• [WORK TO COMPLETE]:
Find the string "burst" in the records and copy each line where it occurs.

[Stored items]
━━━━━━━━━━━━━━━━━━━━

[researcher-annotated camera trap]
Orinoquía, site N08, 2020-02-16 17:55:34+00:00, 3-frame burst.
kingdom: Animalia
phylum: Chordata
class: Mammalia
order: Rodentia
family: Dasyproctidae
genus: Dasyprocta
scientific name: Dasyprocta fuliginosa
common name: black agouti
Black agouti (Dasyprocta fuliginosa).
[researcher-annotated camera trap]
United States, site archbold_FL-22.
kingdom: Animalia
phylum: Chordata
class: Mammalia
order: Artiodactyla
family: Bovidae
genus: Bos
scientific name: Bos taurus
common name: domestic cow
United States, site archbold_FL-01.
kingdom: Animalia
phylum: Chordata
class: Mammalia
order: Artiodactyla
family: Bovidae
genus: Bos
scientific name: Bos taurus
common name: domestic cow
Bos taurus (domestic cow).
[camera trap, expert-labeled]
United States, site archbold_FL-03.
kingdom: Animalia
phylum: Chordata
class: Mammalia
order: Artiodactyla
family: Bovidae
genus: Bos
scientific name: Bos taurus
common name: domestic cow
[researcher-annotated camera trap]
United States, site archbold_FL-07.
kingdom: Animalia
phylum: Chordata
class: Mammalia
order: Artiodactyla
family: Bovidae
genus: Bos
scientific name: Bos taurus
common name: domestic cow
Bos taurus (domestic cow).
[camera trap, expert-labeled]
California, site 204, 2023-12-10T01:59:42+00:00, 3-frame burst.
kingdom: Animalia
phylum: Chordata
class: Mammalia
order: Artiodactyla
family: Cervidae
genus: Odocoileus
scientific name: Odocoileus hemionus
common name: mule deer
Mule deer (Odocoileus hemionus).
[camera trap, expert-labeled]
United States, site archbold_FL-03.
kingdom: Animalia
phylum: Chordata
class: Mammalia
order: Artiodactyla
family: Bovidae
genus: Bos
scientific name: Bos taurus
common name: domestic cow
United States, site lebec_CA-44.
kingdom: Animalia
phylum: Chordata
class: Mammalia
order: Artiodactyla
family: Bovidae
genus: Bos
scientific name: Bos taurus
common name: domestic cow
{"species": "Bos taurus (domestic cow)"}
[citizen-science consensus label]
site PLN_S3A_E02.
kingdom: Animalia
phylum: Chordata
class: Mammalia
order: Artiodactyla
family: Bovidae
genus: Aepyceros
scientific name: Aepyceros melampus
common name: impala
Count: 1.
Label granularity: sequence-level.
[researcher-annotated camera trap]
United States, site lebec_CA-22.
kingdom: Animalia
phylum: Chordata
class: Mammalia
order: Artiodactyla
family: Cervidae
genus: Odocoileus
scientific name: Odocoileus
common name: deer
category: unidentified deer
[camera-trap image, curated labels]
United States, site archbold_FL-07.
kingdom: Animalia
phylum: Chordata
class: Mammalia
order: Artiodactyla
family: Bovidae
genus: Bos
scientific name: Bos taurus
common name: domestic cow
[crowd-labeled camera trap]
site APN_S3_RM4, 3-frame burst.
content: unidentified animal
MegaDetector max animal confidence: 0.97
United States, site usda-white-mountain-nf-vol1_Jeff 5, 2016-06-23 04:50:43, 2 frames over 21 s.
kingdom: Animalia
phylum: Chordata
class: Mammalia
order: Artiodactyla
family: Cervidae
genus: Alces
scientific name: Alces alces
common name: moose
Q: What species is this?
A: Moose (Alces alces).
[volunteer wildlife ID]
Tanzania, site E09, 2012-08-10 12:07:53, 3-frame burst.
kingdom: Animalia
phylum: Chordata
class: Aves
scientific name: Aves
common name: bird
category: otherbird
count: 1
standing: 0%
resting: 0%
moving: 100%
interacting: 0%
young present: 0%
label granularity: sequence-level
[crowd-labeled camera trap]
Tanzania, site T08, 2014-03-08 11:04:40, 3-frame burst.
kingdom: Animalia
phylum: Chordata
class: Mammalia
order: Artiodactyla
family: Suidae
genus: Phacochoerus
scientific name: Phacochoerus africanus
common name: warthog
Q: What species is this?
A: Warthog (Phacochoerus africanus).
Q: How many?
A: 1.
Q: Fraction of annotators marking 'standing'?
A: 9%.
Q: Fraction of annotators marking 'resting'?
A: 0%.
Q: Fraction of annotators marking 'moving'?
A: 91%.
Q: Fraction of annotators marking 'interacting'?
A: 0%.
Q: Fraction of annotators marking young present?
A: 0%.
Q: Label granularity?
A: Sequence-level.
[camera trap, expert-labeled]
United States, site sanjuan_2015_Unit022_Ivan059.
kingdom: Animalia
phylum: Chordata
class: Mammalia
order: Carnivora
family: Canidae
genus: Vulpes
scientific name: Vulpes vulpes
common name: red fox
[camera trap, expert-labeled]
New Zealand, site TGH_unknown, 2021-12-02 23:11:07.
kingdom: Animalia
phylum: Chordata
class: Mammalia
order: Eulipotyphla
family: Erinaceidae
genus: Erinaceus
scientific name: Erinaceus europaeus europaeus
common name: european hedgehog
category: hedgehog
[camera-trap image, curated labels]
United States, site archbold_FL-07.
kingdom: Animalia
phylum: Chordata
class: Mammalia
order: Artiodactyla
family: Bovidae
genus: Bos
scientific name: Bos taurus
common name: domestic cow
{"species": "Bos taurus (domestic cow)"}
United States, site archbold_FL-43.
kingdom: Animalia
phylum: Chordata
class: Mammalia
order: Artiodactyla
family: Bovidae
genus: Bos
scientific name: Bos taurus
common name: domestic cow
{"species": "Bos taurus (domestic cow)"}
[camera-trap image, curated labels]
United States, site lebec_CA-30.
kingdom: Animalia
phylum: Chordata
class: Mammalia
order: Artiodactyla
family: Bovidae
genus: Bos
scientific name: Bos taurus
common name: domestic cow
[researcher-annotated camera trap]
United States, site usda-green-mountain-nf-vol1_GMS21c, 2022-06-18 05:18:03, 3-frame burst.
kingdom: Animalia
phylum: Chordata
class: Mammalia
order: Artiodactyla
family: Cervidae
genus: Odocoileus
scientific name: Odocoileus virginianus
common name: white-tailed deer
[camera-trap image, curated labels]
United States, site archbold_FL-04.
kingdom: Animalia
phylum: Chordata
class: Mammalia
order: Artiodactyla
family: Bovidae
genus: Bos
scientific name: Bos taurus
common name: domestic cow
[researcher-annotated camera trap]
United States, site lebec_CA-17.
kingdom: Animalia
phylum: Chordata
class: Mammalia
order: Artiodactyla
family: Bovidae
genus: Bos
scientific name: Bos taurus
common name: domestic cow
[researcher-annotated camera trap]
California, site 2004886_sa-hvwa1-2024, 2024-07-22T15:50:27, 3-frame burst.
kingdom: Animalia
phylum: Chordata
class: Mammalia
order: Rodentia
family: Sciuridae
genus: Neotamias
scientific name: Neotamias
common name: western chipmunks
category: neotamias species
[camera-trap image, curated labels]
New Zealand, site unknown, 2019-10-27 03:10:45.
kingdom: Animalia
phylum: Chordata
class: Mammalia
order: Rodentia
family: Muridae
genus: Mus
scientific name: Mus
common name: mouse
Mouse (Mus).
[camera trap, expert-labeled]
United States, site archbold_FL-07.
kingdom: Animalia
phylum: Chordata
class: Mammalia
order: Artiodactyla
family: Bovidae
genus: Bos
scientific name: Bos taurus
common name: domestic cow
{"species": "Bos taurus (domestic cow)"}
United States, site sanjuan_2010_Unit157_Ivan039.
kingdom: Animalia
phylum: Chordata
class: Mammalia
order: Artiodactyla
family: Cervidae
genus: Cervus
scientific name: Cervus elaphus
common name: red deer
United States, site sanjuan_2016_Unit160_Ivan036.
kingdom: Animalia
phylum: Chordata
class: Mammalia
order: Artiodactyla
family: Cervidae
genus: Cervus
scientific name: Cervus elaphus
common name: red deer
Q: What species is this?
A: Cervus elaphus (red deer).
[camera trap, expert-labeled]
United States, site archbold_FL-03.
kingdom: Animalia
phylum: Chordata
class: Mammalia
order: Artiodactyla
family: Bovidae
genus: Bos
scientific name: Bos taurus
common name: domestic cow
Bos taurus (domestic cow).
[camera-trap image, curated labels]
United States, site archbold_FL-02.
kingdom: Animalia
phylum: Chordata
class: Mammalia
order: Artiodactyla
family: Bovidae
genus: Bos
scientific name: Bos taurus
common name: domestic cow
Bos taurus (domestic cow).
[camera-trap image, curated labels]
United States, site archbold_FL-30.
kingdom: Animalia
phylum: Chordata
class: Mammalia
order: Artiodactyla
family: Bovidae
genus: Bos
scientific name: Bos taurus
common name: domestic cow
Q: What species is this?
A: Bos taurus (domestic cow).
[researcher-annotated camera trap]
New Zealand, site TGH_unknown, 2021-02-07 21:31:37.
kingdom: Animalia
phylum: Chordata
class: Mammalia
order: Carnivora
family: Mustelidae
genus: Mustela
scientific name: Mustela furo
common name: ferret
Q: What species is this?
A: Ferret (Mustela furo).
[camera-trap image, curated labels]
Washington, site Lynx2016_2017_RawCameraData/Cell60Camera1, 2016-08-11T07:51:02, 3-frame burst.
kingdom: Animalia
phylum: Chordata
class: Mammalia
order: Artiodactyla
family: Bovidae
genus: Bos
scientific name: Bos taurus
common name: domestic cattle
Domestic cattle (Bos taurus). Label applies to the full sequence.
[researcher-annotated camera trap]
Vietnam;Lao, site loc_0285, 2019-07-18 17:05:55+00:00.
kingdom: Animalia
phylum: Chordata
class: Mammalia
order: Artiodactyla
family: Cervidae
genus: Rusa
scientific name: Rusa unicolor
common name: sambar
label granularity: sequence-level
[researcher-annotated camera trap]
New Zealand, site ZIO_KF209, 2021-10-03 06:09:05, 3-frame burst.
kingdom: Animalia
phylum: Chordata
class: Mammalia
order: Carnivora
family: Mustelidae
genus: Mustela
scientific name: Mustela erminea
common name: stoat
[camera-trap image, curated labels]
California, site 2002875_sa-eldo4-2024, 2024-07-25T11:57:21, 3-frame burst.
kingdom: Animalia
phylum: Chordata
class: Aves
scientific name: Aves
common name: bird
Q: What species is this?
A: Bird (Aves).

━━━━━━━━━━━━━━━━━━━━

• [EXPECTED OUTPUT]:
Orinoquía, site N08, 2020-02-16 17:55:34+00:00, 3-frame burst.
California, site 204, 2023-12-10T01:59:42+00:00, 3-frame burst.
site APN_S3_RM4, 3-frame burst.
Tanzania, site E09, 2012-08-10 12:07:53, 3-frame burst.
Tanzania, site T08, 2014-03-08 11:04:40, 3-frame burst.
United States, site usda-green-mountain-nf-vol1_GMS21c, 2022-06-18 05:18:03, 3-frame burst.
California, site 2004886_sa-hvwa1-2024, 2024-07-22T15:50:27, 3-frame burst.
Washington, site Lynx2016_2017_RawCameraData/Cell60Camera1, 2016-08-11T07:51:02, 3-frame burst.
New Zealand, site ZIO_KF209, 2021-10-03 06:09:05, 3-frame burst.
California, site 2002875_sa-eldo4-2024, 2024-07-25T11:57:21, 3-frame burst.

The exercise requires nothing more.